【2月23日 AFP】世界で最も古い船の1隻である貨客船「MVリエンバ(MV Liemba)」はタンガニーカ湖(Lake Tanganyika)上を運航し、タンザニアのキゴマ(Kigoma)とザンビアのムプルング(Mpulungu)の間600キロを結んでいる。パイナップルやトウモロコシなどの農産物や最大600人までの乗客を運ぶ、湖周辺の住民にとって重要な交通手段だ。

 今から101年ほど前の1913年、この船はドイツ・パーペンブルク(Papenburg)で貨客船として建造された。当時の名前は「グラーフ・フォン・ゲッツェン(Graf von Gotzen)」。進水前に分解、5000個の箱に梱包され、当時ドイツの植民地であったタンザニアのダルエスサラーム(Dar es Salaam)に船で運ばれた。そこから鉄道でタンガニーカ湖畔に運ばれ、ふたたび組み立てられた。

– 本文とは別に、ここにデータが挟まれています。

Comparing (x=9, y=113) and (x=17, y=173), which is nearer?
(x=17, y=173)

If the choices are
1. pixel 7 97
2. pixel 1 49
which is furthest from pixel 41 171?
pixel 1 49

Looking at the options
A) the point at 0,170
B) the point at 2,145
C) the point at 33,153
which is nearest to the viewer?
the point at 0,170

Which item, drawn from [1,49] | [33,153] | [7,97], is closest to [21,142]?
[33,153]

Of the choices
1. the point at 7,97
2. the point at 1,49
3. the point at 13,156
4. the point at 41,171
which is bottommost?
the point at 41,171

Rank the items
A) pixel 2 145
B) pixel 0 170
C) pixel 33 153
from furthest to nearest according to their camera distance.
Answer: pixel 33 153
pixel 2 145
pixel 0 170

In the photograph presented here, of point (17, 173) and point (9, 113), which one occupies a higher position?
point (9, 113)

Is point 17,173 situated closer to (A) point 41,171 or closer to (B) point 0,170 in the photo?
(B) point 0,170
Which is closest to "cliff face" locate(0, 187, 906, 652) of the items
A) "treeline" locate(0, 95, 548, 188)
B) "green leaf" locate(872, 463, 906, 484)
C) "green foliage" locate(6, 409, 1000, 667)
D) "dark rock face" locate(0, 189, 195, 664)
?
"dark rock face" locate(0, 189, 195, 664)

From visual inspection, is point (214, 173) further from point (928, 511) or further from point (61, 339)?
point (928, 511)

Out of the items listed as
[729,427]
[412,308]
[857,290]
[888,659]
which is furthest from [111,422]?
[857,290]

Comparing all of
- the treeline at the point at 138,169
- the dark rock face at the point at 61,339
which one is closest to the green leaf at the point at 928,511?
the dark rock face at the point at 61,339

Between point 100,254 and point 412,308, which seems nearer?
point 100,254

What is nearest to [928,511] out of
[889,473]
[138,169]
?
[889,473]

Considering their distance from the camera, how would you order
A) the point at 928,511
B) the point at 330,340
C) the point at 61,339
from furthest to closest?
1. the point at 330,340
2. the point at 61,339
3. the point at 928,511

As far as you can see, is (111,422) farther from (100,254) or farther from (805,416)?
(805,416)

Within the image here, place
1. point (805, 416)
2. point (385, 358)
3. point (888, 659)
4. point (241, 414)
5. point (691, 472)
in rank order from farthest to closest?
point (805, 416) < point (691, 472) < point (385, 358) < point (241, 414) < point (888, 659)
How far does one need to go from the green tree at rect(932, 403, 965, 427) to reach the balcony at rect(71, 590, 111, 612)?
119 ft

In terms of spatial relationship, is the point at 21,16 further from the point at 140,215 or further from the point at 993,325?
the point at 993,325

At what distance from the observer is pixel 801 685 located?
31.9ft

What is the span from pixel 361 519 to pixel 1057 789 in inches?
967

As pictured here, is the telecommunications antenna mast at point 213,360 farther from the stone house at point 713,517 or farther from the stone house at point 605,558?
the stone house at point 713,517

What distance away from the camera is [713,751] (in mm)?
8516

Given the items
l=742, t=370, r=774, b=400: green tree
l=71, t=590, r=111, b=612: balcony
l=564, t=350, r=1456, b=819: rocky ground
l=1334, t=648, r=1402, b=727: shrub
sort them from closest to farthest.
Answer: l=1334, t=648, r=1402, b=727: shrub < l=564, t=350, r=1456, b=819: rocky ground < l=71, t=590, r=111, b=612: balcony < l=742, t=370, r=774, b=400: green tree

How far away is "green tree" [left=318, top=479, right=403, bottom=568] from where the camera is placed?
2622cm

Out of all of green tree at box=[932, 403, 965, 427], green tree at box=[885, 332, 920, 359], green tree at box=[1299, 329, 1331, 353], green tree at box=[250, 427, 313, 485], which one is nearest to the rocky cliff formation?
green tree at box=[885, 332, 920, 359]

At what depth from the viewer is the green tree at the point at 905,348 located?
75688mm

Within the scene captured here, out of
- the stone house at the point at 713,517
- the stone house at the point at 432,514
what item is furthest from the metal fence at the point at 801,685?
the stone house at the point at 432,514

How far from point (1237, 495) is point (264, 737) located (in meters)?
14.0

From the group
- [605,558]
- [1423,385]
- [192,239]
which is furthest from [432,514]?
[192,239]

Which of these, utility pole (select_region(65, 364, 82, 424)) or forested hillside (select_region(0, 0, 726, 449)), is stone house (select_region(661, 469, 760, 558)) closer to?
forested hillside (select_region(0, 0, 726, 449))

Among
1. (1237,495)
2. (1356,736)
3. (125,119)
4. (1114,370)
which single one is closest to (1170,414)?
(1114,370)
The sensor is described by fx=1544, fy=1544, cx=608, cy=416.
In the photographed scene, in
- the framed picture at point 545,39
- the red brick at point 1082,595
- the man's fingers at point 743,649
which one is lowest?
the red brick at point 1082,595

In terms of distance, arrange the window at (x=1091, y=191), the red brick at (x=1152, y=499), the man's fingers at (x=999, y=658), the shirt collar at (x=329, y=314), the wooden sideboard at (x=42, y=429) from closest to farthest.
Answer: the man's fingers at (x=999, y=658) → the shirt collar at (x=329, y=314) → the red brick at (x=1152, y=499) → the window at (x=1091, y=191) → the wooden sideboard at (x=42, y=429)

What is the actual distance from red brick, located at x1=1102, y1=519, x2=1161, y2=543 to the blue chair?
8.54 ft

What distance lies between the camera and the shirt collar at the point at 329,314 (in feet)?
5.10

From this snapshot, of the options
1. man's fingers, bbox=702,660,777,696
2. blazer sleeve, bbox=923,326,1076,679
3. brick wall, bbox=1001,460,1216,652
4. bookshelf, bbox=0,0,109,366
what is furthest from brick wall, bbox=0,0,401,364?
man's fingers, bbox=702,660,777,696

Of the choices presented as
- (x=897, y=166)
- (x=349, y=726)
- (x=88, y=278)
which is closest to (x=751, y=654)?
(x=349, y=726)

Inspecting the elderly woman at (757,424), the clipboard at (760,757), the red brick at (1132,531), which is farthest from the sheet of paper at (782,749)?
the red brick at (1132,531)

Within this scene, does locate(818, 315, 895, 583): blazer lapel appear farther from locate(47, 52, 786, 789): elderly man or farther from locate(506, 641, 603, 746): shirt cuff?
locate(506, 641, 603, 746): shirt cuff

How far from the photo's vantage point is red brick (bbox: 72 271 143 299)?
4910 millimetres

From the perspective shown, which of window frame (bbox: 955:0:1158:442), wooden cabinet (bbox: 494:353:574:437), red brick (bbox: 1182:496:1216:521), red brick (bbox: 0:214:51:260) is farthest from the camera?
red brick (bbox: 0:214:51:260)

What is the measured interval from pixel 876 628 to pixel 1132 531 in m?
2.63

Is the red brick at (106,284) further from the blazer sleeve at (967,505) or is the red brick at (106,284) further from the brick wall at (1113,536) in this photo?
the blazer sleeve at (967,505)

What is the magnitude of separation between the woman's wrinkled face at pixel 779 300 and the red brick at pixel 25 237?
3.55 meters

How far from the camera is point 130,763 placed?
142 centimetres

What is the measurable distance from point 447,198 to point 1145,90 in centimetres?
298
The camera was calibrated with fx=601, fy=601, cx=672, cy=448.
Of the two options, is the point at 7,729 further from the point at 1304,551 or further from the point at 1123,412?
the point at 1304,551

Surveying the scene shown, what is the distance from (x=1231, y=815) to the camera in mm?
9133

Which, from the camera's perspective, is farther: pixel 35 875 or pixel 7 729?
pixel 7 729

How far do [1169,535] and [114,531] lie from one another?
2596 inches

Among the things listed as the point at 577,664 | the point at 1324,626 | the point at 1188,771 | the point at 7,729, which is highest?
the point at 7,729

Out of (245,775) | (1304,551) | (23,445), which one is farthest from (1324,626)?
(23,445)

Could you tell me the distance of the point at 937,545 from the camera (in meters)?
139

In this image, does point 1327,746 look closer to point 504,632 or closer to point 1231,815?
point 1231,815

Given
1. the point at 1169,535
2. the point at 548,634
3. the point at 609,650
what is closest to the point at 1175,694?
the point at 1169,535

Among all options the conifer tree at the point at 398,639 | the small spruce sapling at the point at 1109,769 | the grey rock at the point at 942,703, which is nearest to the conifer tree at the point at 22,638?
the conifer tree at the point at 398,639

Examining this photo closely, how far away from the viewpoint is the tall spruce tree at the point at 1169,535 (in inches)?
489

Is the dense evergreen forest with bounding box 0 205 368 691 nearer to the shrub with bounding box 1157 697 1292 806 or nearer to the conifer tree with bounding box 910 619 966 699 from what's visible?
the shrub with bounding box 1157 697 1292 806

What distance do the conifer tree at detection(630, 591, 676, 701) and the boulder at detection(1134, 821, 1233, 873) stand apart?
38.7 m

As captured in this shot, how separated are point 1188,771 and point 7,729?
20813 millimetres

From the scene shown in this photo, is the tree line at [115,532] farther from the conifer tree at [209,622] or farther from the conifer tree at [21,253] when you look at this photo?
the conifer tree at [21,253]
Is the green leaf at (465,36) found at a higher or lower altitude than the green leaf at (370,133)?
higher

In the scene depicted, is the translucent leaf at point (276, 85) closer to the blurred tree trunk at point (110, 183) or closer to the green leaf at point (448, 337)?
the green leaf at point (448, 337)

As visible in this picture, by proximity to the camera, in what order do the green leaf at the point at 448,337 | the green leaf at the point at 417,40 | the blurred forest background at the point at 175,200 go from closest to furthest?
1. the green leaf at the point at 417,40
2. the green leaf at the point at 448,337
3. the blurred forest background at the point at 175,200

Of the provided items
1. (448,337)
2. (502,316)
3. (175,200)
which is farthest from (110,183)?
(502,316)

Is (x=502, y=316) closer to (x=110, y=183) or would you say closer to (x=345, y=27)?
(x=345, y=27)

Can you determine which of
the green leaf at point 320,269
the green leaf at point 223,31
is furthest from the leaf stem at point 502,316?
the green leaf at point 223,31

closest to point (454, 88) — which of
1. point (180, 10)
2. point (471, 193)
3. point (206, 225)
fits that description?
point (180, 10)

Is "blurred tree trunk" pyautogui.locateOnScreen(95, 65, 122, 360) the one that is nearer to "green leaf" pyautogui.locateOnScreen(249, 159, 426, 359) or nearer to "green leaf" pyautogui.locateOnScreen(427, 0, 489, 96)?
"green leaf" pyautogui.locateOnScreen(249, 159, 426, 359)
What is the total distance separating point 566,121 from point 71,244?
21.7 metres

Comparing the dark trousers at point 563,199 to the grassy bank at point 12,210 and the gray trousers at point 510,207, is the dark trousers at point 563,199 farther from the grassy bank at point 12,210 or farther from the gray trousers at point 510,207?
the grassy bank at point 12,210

 1915年にアフリカ東部戦線でドイツ軍の艦船として就役したが、1916年にイギリス軍の鹵獲(ろかく)を防ぐために当時の船長によって沈められている。

 戦後、ベルギー軍によって引き揚げられ、キゴマまでえい航されたが、嵐に遭いふたたび沈んだ。

 1921年、英国のウィンストン・チャーチル(Winston Churchill)の命によって、イギリスによってふたたび引き揚げられた。何年もの間、湖の底に沈んでいたにもかかわらずこの船が使用可能だったのは、ドイツ軍の乗組員がふたたび航行することを願い、エンジンに保護グリースを塗ってから沈めたためとされている。

 1927年に「MVリエンバ」と改名。貨客船として就航した。1935年、セシル・スコット・フォレスター(C.S. Forester)がこの船と、タンガニーカ湖の戦いから着想を得て、「アフリカの女王(The African Queen)」を執筆。1951年には同名で映画化され、ハンフリー・ボガート(Humphrey Bogart)とキャサリン・ヘプバーン(Katherine Hepburn)が出演した。

 老朽化したMVリエンバは常時メンテナンスを必要としており、新しい船に置き換えた方が安上がりなのかもしれない。それでも、ドイツ植民地時代の建物や鉄道と同様に保存すべきだという声も根強い。1970年代半ばには、元のエンジンをディーゼルエンジンに交換している。